Rachel Irving

My sister has alien superpowers

The Playlist.
To my daughters,
Music has been a splashy dashy life soundtrack to me, but your father has always been selective, and has good music in life as a dogma. So when you fall out with friends who like Bieber or One Direction, and I say that you have to accept that other people have different tastes, he'll just tell you that you're right, they're wrong. All things considered it's no wonder you have varied tastes, and tolerant friends.
Many who choose to be a parent are also making the choice not to be a rockstar. He still plays, and you've often made that happen. I play nothing, I sing badly, you learned from many teachers, not only your dad, but never me. There were, of course, beautiful long haired hippies in San Francisco, and later Hud playing drums for Charity and the Jam Band, that was your first live gig somewhere in the Mission District.
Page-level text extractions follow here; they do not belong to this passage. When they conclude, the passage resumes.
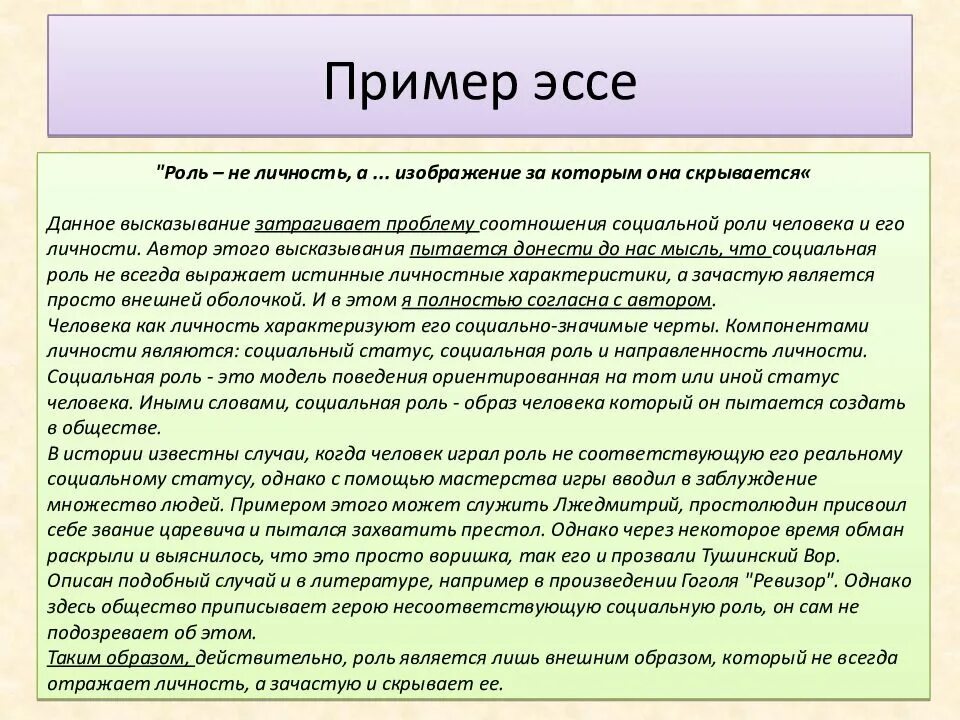 Пример эссе

"Роль – не личность, а ... изображение за которым она скрывается«

Данное высказывание затрагивает проблему соотношения социальной роли человека и его личности. Автор этого высказывания пытается донести до нас мысль, что социальная роль не всегда выражает истинные личностные характеристики, а зачастую является просто внешней оболочкой. И в этом я полностью согласна с автором.
Человека как личность характеризуют его социально-значимые черты. Компонентами личности являются: социальный статус, социальная роль и направленность личности. Социальная роль - это модель поведения ориентированная на тот или иной статус человека. Иными словами, социальная роль - образ человека который он пытается создать в обществе.
В истории известны случаи, когда человек играл роль не соответствующую его реальному социальному статусу, однако с помощью мастерства игры вводил в заблуждение множество людей. Примером этого может служить Лжедмитрий, простолюдин присвоил себе звание царевича и пытался захватить престол. Однако через некоторое время обман раскрыли и выяснилось, что это просто воришка, так его и прозвали Тушинский Вор.
Описан подобный случай и в литературе, например в произведении Гоголя "Ревизор". Однако здесь общество приписывает герою несоответствующую социальную роль, он сам не подозревает об этом.
Таким образом, действительно, роль является лишь внешним образом, который не всегда отражает личность, а зачастую и скрывает ее.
There was a Laura, a sweet voiced nursery teacher singing us melodies from Africa, China and Ireland and "Take me out to the ball game" so that we'll always "root root root for the Giants". Later there were piano, guitar and violin teachers, a loathed school recorder teacher, some much loved school harmonica lessons. Now the house is full of instruments and still sometimes you all want to drum on the same plastic cup.
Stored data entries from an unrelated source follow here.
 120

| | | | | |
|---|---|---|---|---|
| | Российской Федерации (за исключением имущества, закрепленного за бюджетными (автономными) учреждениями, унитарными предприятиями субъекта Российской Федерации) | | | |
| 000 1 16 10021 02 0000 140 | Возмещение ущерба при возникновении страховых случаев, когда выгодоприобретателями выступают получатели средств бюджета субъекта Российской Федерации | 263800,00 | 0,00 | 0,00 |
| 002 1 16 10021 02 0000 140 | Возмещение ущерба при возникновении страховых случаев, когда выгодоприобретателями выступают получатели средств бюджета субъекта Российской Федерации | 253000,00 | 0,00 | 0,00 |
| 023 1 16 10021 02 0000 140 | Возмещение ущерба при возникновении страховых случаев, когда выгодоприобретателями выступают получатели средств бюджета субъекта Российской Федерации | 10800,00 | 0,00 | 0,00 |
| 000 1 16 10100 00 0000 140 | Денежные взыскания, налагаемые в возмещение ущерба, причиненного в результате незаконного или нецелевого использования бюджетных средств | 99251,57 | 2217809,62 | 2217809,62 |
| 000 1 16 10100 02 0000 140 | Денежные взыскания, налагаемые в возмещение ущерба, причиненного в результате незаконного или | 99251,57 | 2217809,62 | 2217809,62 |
I love that you can all play instruments. It will serve you well, not just the discipline of practice, and let's face it that doesn't always happen. It will probably be a help if you plan to keep telling people that they are wrong to be into bland boy bands. Your father doubtlessly added weight to his arguments with his musical education and a small stack of stringed instruments to back him up. Also I think about your great grandmother and how music is still such a big part of her life, even if she no longer plays. Often weekends when I phone, the radio is on, and I can imagine her singing along to a familiar tune.
All I have given you is the playlists. Music that blasts you out of bed to go to school. Defiant Mondays of punk, soothing acoustic Tuesdays, Wednesdays weird with William Shatner and world music, grunge anthem Thursdays, and Fridays of happy alternative rock relief. You have made your own music and found your own favourites. That's as it should be, it's wonderful that you find music made by your contemporaries and that you make your choices from internet corners not unquestioningly from the pap of commercial radio. It is also rather charming that you play Bowie songs that were old to your parents, Bing Crosby songs that were old to your grandmother, Al Bowlly songs from Hen Mamgu's day.
This is, in no particular order, a playlist of your growing up. It is hard not to skew it towards the most recent songs, the ones you listen to now and have learned to play. There's a California lullaby. There are memories of pre-school Alice pogoing in the Vancouver Island rain. There are visions of Lauren tolerating Toronto middle school with guitar calloused fingertips. There's the day that Amy Winehouse died and Grace lost a musical heroine. There are songs from sad and happy times, because music has always been there.